### Exercise data:
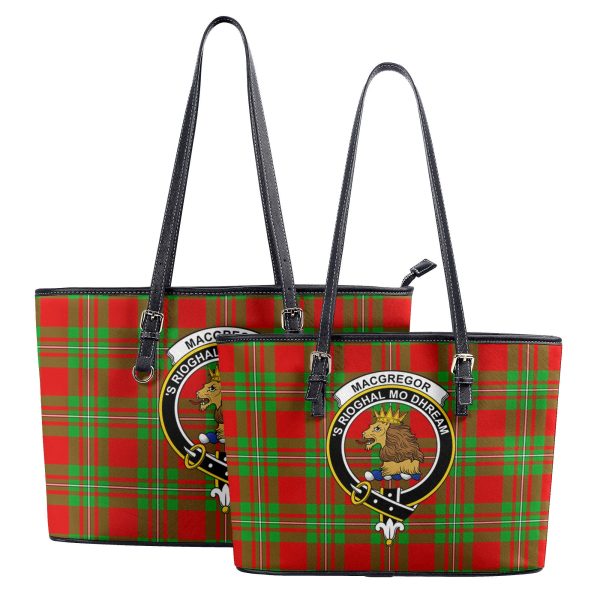 MacGregor Modern Tartan Crest Leather Tote Bag Supply - Image 4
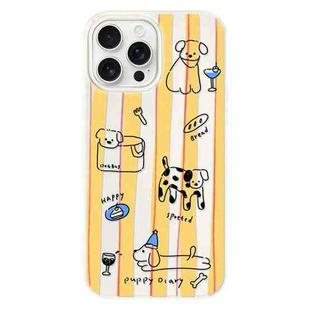 For iPhone 16 Pro Max Skin Feeling Jelly TPU Hybrid PC Phone Case(Two-color Line Dog White)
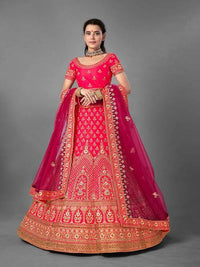 Thumbnail for Myra Pink Heavy Embroidered Satin bridal Lehenga - Distacart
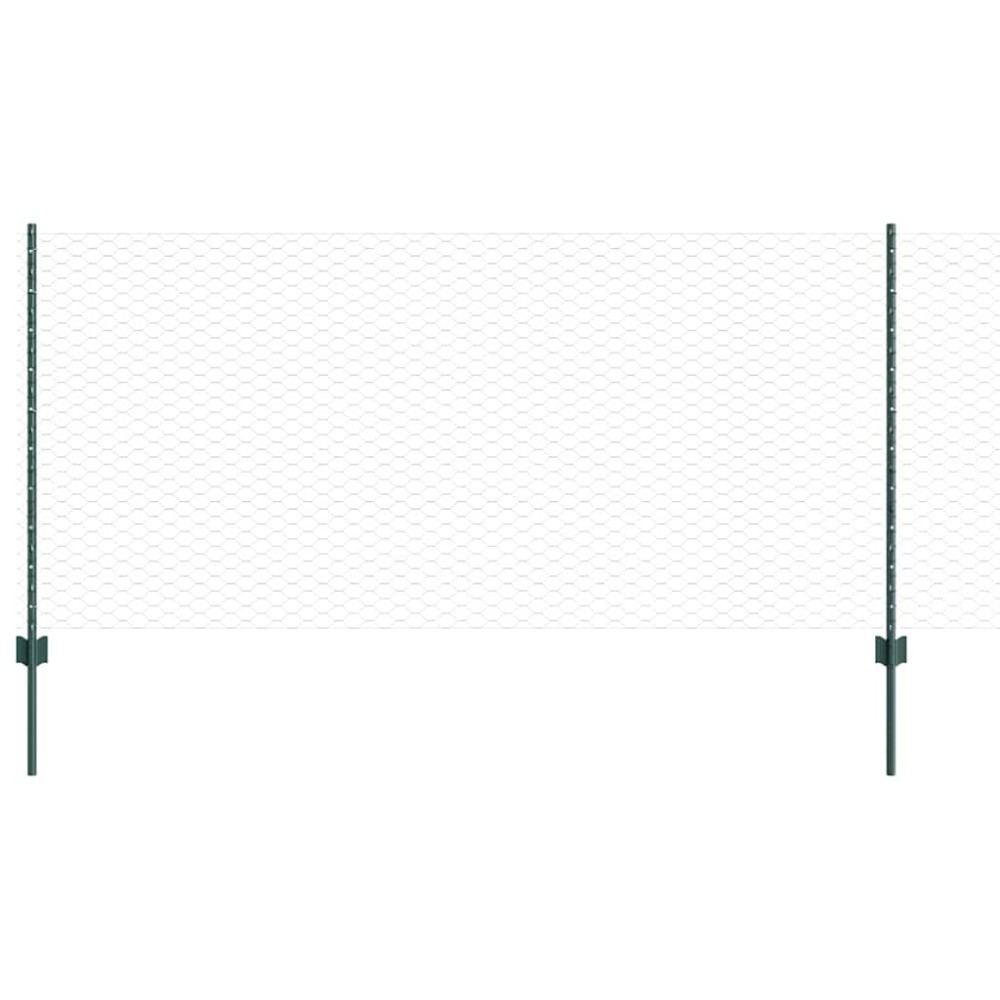 vidaXL Εξαγωνική Φράχτη με Στύλο 25 x 1 m PVC-Επικαλυμμένο Ατσάλι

### Prompt:
Skip the images and write out the rest of the listing exactly.

### Reply to the task:
 MacGregor Modern Tartan Crest Leather Tote Bag Supply - Image 4
 For iPhone 16 Pro Max Skin Feeling Jelly TPU Hybrid PC Phone Case(Two-color Line Dog White)
 Thumbnail for Myra Pink Heavy Embroidered Satin bridal Lehenga - Distacart
 vidaXL Εξαγωνική Φράχτη με Στύλο 25 x 1 m PVC-Επικαλυμμένο Ατσάλι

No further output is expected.